Words of wisdom, but if a minute is a minute, how can it be possible to make time? Is time stagnant, or can you create time out of thin air?

The truth is both. Making time is not a way of adding more hours into the day. Twenty-four hours remain twenty-four hours. Yet, the experience of time is far different from the reality of a ticking clock. Making time is about using your time in a way that serves you.

Spending time is much the same as spending money. You make choices on what to buy based on their value to you. When you choose wisely, you will find yourself with extra time on your hands. Filling this time with priorities brings you closer to your goals. As a result, your experience of time leaves you with less stress, more forward motion, and time currency to spend.

Last week, you learned how to eliminate time wasters.
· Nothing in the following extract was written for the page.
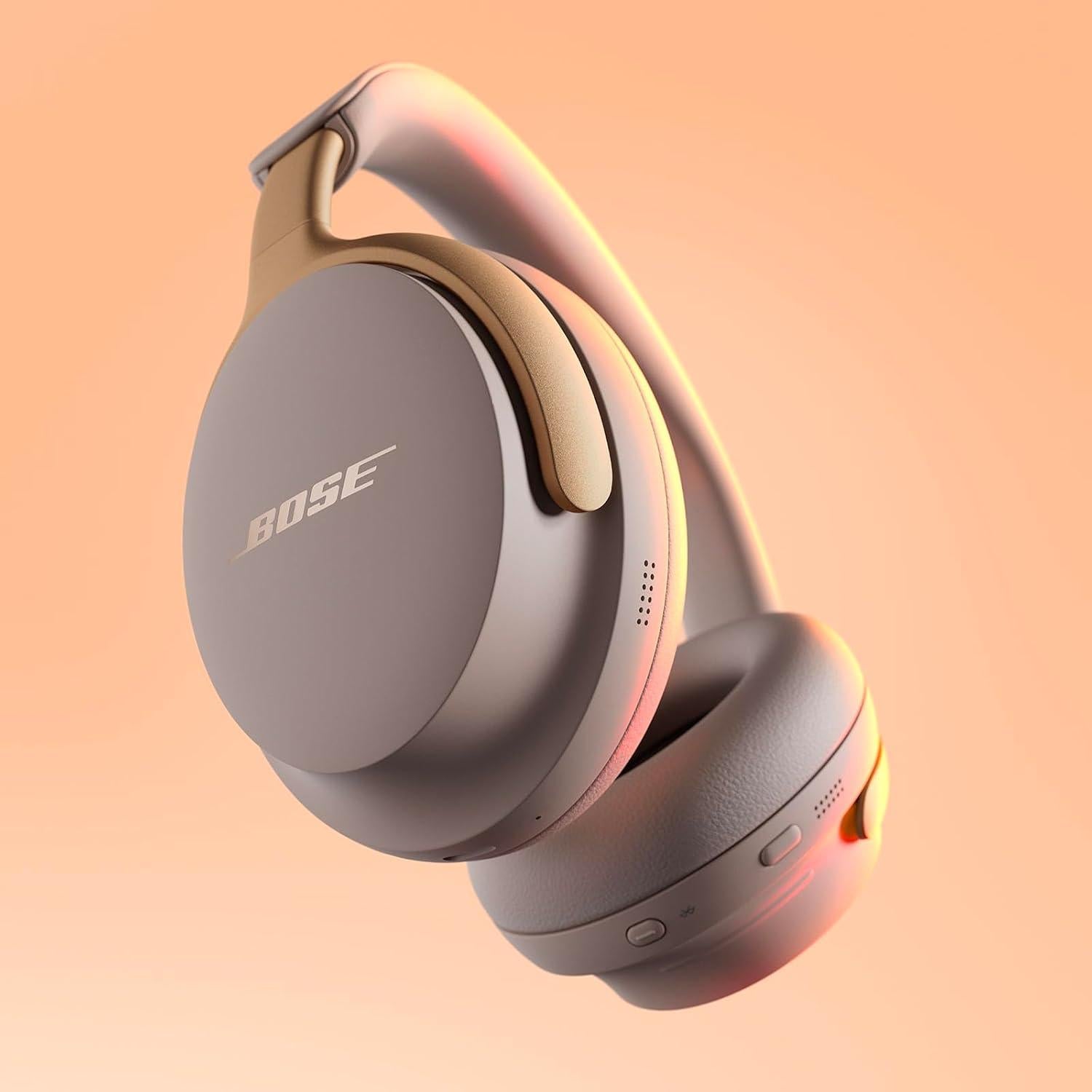 Auriculares Bose QuietComfort Ultra - Inalámbricos con Cancelación de Ruido - Arena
Now the next first step is to:

  1. Plan – Each day you make hundreds of decisions from what to eat to how to handle a difficult work situation. Deciding is exhausting and eventually you run out of energy to do so. To tackle decision fatigue, end your day with a list of priorities for the next day. By planning, you free yourself from deciding when fatigue will lead to reactive versus proactive decision making. Being proactive creates time.
  2. Have Your Own Back – Support yourself and your decisions. When you decide in advance and you honor those decisions, you save energy and time you might otherwise spend weighing what to do next or fighting the desire to avoid the hard work. Acting instead of thinking creates time.
  3. Be Willing to Decide – You cannot predict if a decision will go right or wrong. No amount of analyzing will guarantee the outcome. Some research and critical thinking is necessary, but when you endlessly weigh pros and cons, ask everyone around you what to do, and indulge in confusion, you have moved beyond critical thinking into indecision. Instead, be willing to decide, take action, and accept the outcomes, whatever they may be. You make time by eliminating the continuous cycle of indecision and worry and you create a learning opportunity for what worked or didn’t.
  4. Get Organized -Develop a system for yourself and stick with it. Identifying a home for everything in your life creates access to information, tools, or belongings you need when you need them. Quickly locating what you need makes time.
  5. Prioritize – Identify what is important and compare that list against your actions. If it isn’t a priority, delay it for another time when it is or eliminate it. Setting priorities and honoring them makes time.

Each action that makes time happens by moving from you from inaction to action. The tasks required to do your job, raise your family, and live your life all require action. If it isn’t moving you forward, then you are sitting with inaction, spinning in circles and losing precious time. Taking the steps to take action creates time in surprising ways.


The next first step is to practice the items above, one at a time, and magically, time will appear.